Umbrella fund structures are a form of investment fund that makes it possible to combine several individual funds under one umbrella. The difference between an umbrella fund and a fund of funds is that the sub-funds of an umbrella fund are always managed by the same investment company.
Summary of umbrella funds
Diversity of funds
An umbrella fund consists of several sub-funds (also known as sub-funds or segments), each of which may have different investment strategies, assets or investment objectives.
All sub-funds within an umbrella fund are managed by the same fund management company. This allows for efficient management and use of resources.
Separate legal entities
Each sub-fund of an umbrella fund is a separate legal entity, which means that losses or gains of one sub-fund are not transferred to others.
Pooling of resources and joint management can reduce costs and take advantage of economies of scale.
Advantages of umbrella funds
Investors can invest in different investment strategies and assets by acquiring units in different sub-funds of the same umbrella fund. This enables a broader spread of risk.
Efficiency and flexibility
The structure allows fund managers to change investment portfolios or create new sub-funds to adapt to market conditions or investor needs without having to set up a separate fund.
For investors, administration can be made easier as they can hold different investment strategies within a single fund, which can mean less administrative work.

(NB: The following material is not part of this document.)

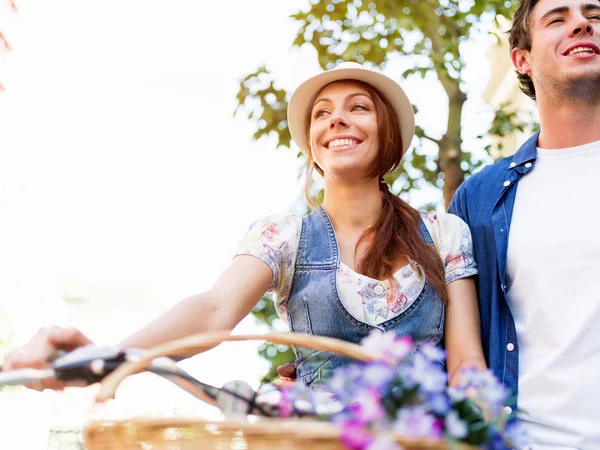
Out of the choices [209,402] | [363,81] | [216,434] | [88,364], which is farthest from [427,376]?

By sharing resources and managing multiple sub-funds under one umbrella, costs can be reduced, potentially leading to lower fees for investors.
Depending on tax law, umbrella fund structures may offer certain tax advantages, particularly in relation to the taxation of capital gains.
Umbrella fund structures offer an attractive way for asset managers to implement their investment strategy quickly and flexibly, while benefiting from efficiency and strong cost advantages.